In 1982 I was a young man with a young family?? my fascination with electronics and the like told me
I had to take note of the home computer boom!! so I saved and brought a Commodore Vic-20. A 6502 processor
based machine(TOY) with 3.5Kb of memory and programs loaded via a cassette tape deck. As you may guess
I soon grow tired of this.
I then built something called a UK101 this as its name suggest was a BRITISH copy of a US superboard,
another 6502 based machine, but more memory 16K at least, I added a sound chip the AY-3-8910 from General
Instuments.This chip also included 2 indirectly addressed 8 bit I/O ports, so I added joysticks too.

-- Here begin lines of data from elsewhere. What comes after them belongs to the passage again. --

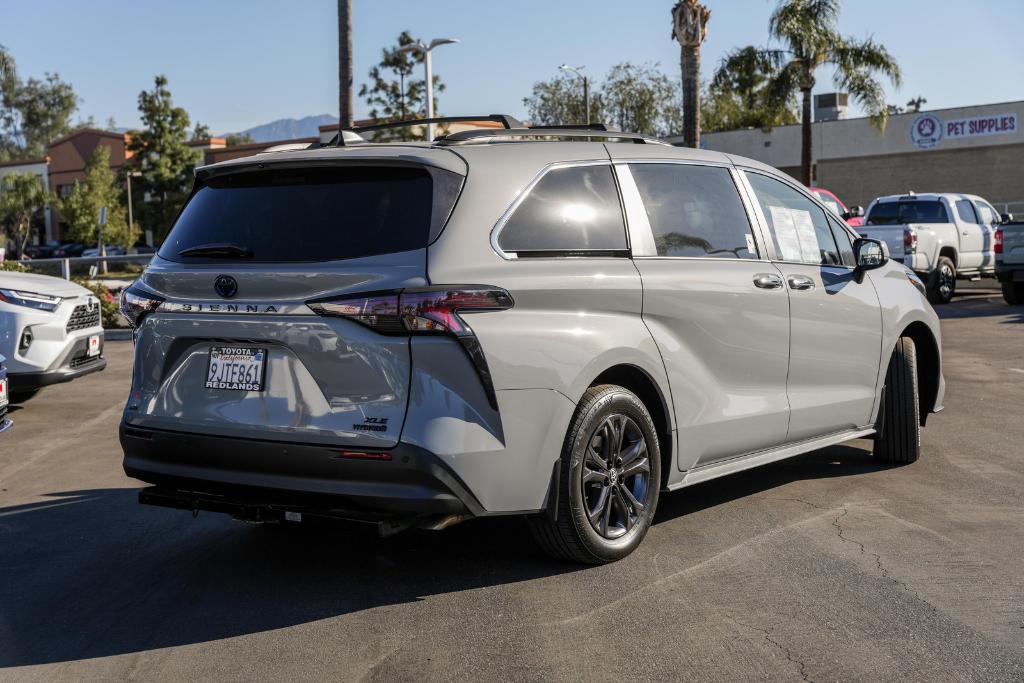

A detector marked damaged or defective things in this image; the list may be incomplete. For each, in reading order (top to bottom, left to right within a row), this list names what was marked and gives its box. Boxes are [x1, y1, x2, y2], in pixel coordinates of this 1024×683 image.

crack in asphalt [729, 618, 815, 679]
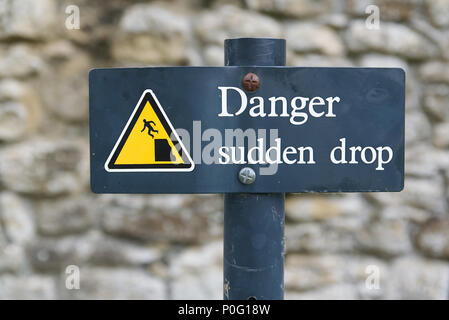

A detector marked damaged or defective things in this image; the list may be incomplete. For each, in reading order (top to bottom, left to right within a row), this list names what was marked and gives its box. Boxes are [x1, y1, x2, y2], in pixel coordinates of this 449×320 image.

rusty screw head [242, 73, 260, 92]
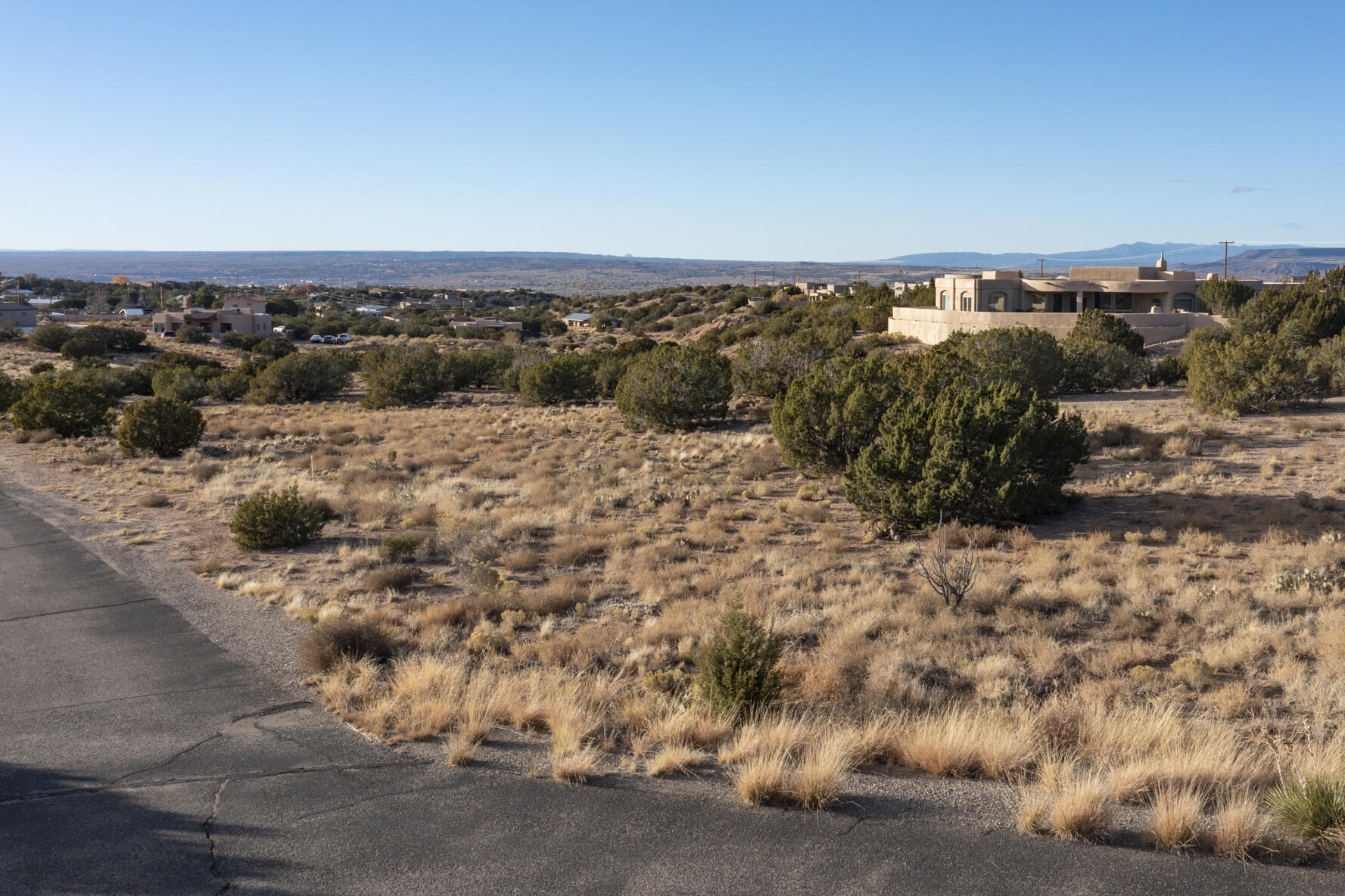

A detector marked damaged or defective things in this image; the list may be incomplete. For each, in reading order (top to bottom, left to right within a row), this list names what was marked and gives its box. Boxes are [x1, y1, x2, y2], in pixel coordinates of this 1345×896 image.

cracked asphalt [0, 490, 1339, 893]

The system clock was run from a simple NE555 timer chip, the frequency changed has the machine warmed up
(the mains transformer was inside the case, as was the keyboard, etc) so a tape program that loaded earlier
did'ent always do so next time...
At this time the photographic retailer I worked for (and still do) decided to get into computers, being the
only one there that know one end from the other I got the job of selling them. So I went on courses for
BBC's Atari's Commodore 64's and sold more Spectrums than I care to remember! and the Prism 1200Bd modem
that went with it. It was bulletting boards then the very slow forerunner of the Internet..
But I still needed something else, the most popular proccessor was the Z80 from Zilog this was used in Spectrums,
Lynx's Sharp's MZ80A/K, Nascoms and many more. It also supported the CP/M disk operating system (a DOS to you).